> Brief 1
In the bad-day tips, how long is the focus period in the Pomodoro setup described?
> Brief 2
From the bad-day tips, extract the passage that begins at the words "Darwin had bad" and stops after "that last line.)".
> Brief 3
Summarize the bad-day tips in two sentences.

> Page extract
.....

So onto the practical tips for a no good day.

  1. Clear your head - that that negative attitude and throw it against the wall (that’s a Ronny Chang reference for you). Realize that there are still many hours of the day left.

  2. Break up your task into achievable subtasks that take no more than half an hour to an hour to complete. If it’s lectures, do one an hour. If it’s anki, do 100 cards in an hour, or better yet - 50 cards in half an hour. Ford once said “Nothing is particularly hard if you divide it into small jobs.”

    (Don’t spend too long on each task though - old man Abe said “Give me six hours to chop down a tree, and I will spend the first four sharpening the axe” and he was president, so he should have really been asking himself what the hell he was doing sharpening an axe instead of leading a country.)

  3. Use the Pomodoro technique. Set up a timer for 25 minutes of complete focus, with an accompanying 5 minutes of break. If 25 is too high a bar, set it to 15. Any amount of time that you can manage to completely keep your head in the game for.

  4. Stop putting yourself under so much pressure. That stress is making it even harder for you to work. Some things might come easier to you if you stop being such a perfectionist. A concept you should become familiar with.

    Amy: “Familiar with?” Mmm, a dangling preposition?

    Captain Holt: I’m setting an example. I made an error and I’m not going to correct it. I’m just gonna let it dangle Dangle Dangle.

    Amy: Thank you, Captain.

  5. Go forth and conquer your work.

Darwin had bad days too.

“I am going to write a little Book for Murray on orchids,” he says, [the italics that follow are mine] and today I hate them worse than everything.”

“One lives only to make blunders,”

“But I am very poorly today and very stupid and hate everybody and everything”

I should end on a more inspirational note (or quote, rather) so: “Go forth and conquer for the world is small and you are the giant and in every step you take will make the ground shake as it rises to meet you. And start that Pomodor timer now!” - Atticus Poetry (okay maybe not that last line.)

.....

> Information provided
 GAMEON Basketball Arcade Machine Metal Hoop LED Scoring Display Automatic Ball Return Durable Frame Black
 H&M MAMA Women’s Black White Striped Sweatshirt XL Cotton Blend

.....

> Written reply 1
25 minutes of complete focus, followed by a 5-minute break.

> Written reply 2
Darwin had bad days too.

“I am going to write a little Book for Murray on orchids,” he says, [the italics that follow are mine] and today I hate them worse than everything.”

“One lives only to make blunders,”

“But I am very poorly today and very stupid and hate everybody and everything”

I should end on a more inspirational note (or quote, rather) so: “Go forth and conquer for the world is small and you are the giant and in every step you take will make the ground shake as it rises to meet you. And start that Pomodor timer now!” - Atticus Poetry (okay maybe not that last line.)

> Written reply 3
The text offers practical tips for a bad day: clear your head, split work into subtasks of half an hour to an hour, use the Pomodoro technique, and stop putting yourself under so much pressure. It also quotes Darwin to show that he had bad days too, and it ends with an inspirational quote urging the reader to go forth and conquer.